PAGE TEXT:
::::

# Do deer eat hickory nuts?



## cmmtyu (Feb 1, 2009)

I have a new place to hunt this year and it is covered in hickory nuts. Does anyone know if deer like these.


----------



## dray223 (May 19, 2010)

they don't seem to eat them around here.


----------



## jporter1 (Aug 4, 2011)

Not to my knowledge, the hulls are evidently to hard for them. Because they taste better than acorns to me. lol


----------



## evansarchery (Jun 10, 2003)

Yes they do. They will choose other options first, but they will eat hickory when other preferable food sources are not available. I have seen them many times eat the pignut hickory, maybe due to the hull being thin and case not as hard.


----------



## breiner11 (Apr 29, 2005)

If there are no acorns around they will


----------



## Fortyneck (Oct 8, 2010)

breiner11 said:


> If there are no acorns around they will


+1 ^


----------



## -bowfreak- (Oct 18, 2006)

breiner11 said:


> If there are no acorns around they will


I will also add that they will only eat them if their is very little readily available food. I wouldn't say they are starving if they eat hickory nuts but the cupboard is pretty bare.


----------



## Viper69 (Feb 4, 2003)

Ive never seen them eat them.


----------



## cahelle1 (Nov 24, 2008)

the bears do


----------



## I like Meat (Feb 14, 2009)

Never seen them do it.... to hard to chew.....but squirrels love 'em ...... I have limited out many times near a good hickory tree or grove.....


----------



## M.Magis (Oct 2, 2003)

Deer can not, and do not, eat hickory nuts. Unless you all have a totally different hickory nut than the two we have around here, they are MUCH too hard for a deer to eat.

::::

DATA SECTION:
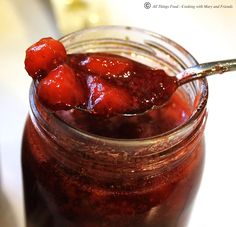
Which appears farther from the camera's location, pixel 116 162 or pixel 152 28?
pixel 152 28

::::

PROBLEM TO SOLVE:
Pick up the forum thread about whether deer eat hickory nuts after its last post.

WRITTEN ANSWER:
----------



## old Graybeard (Nov 3, 2005)

I have had a stand in a group of hickory trees for the past 5 years because of their location. I often watch the deer reach up and chew off some of the leaves but have never once seen them try any of the nuts.


----------



## Viper69 (Feb 4, 2003)

m.magis said:


> deer can not, and do not, eat hickory nuts. Unless you all have a totally different hickory nut than the two we have around here, they are much too hard for a deer to eat.


x2!


----------



## doubledwv (Jul 20, 2011)

I have in my front yard a hickory tree, I call them pig nuts, there a smaller nut than the large hickory nut, they do eat them when theres not much left for them to eat,


----------



## WEEGEE (Oct 13, 2007)

never seen one eat hickory nuts..seen them eat birds ,but not the nuts.
but i've eaten the deer, and the nuts,and the squirrel, that eats the nuts.
but i've never eaten a bird, with nuts...


----------



## Stanley (Jan 18, 2005)

With the amount of teeth deer have it would be impossible for them to crack the hull of a shag bark hickory nut.


----------



## B&C_less (Jun 10, 2008)

Now they'll probably come out with a hickory nut "cruncher"


----------



## Epinepherine (Mar 4, 2006)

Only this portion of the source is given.